# TRY IT
Every line in the data below that has the word "reproductive" should be returned.

=== Section Start ===

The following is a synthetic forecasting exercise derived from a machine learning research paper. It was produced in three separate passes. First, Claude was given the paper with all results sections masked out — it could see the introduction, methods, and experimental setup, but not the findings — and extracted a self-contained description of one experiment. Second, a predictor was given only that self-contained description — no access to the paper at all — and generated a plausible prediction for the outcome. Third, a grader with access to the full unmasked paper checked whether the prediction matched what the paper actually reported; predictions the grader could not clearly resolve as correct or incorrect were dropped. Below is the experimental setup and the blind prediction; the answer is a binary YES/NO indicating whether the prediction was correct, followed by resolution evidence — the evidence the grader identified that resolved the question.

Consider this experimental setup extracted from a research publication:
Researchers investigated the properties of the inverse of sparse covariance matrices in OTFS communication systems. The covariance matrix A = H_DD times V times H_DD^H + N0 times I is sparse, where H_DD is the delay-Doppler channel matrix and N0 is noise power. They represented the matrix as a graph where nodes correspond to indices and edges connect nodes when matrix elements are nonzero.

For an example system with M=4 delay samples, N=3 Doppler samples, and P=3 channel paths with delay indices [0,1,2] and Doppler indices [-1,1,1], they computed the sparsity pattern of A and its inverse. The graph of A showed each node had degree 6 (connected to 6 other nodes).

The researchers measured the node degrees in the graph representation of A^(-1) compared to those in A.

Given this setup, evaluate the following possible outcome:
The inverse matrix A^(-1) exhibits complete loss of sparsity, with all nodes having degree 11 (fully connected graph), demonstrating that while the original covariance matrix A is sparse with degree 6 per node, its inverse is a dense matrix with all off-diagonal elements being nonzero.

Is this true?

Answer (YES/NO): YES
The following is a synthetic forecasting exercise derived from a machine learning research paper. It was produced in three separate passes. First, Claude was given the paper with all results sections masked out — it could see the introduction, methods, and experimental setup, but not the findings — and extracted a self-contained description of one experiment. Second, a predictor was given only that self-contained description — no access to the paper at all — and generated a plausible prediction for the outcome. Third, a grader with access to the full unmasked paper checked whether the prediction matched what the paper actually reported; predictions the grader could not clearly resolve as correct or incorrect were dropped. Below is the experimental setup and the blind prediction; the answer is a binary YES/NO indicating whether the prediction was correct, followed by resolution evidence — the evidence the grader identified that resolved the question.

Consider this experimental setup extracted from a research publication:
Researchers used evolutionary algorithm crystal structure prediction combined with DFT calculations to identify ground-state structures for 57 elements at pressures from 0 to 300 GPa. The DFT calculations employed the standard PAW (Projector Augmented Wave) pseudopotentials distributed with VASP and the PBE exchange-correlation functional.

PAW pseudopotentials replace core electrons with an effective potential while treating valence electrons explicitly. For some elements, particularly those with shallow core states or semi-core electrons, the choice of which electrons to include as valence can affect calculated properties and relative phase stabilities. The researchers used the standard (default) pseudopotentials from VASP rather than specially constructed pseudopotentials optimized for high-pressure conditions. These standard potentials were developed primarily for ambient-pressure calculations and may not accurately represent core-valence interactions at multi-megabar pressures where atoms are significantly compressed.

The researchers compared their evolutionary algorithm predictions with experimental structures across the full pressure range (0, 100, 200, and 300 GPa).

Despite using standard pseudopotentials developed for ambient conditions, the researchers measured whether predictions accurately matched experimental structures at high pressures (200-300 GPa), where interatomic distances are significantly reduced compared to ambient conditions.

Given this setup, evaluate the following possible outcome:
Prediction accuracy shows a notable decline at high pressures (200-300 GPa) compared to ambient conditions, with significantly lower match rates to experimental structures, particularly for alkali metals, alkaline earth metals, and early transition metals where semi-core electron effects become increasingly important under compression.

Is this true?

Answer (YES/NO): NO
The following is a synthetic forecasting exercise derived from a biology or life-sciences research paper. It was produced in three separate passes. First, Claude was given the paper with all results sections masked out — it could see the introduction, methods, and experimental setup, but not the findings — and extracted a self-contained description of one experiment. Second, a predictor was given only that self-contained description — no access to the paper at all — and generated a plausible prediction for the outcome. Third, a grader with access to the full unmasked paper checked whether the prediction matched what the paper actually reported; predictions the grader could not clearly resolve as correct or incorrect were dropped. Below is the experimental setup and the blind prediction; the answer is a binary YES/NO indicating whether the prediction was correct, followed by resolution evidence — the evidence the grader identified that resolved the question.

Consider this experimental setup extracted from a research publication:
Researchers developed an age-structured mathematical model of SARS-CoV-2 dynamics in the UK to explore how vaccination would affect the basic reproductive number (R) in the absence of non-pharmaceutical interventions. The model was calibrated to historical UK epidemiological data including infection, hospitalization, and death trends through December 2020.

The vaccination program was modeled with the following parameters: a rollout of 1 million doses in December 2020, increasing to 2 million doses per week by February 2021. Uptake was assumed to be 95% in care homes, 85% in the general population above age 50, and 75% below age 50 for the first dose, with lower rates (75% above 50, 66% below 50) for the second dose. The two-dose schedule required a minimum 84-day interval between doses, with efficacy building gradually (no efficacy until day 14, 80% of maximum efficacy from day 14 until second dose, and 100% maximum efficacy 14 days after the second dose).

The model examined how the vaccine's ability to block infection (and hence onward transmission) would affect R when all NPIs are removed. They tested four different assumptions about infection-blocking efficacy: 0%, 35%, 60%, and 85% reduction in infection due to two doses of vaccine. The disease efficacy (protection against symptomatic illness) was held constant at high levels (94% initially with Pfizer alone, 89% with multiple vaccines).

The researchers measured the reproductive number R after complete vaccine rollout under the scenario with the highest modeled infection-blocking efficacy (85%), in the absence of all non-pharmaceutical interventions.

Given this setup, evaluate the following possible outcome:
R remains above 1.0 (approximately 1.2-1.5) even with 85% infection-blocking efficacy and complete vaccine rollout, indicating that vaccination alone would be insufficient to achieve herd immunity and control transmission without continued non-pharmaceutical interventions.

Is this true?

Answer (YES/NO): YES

=== Section End ===

# EXERCISE OUTPUT
Researchers developed an age-structured mathematical model of SARS-CoV-2 dynamics in the UK to explore how vaccination would affect the basic reproductive number (R) in the absence of non-pharmaceutical interventions. The model was calibrated to historical UK epidemiological data including infection, hospitalization, and death trends through December 2020.
The researchers measured the reproductive number R after complete vaccine rollout under the scenario with the highest modeled infection-blocking efficacy (85%), in the absence of all non-pharmaceutical interventions.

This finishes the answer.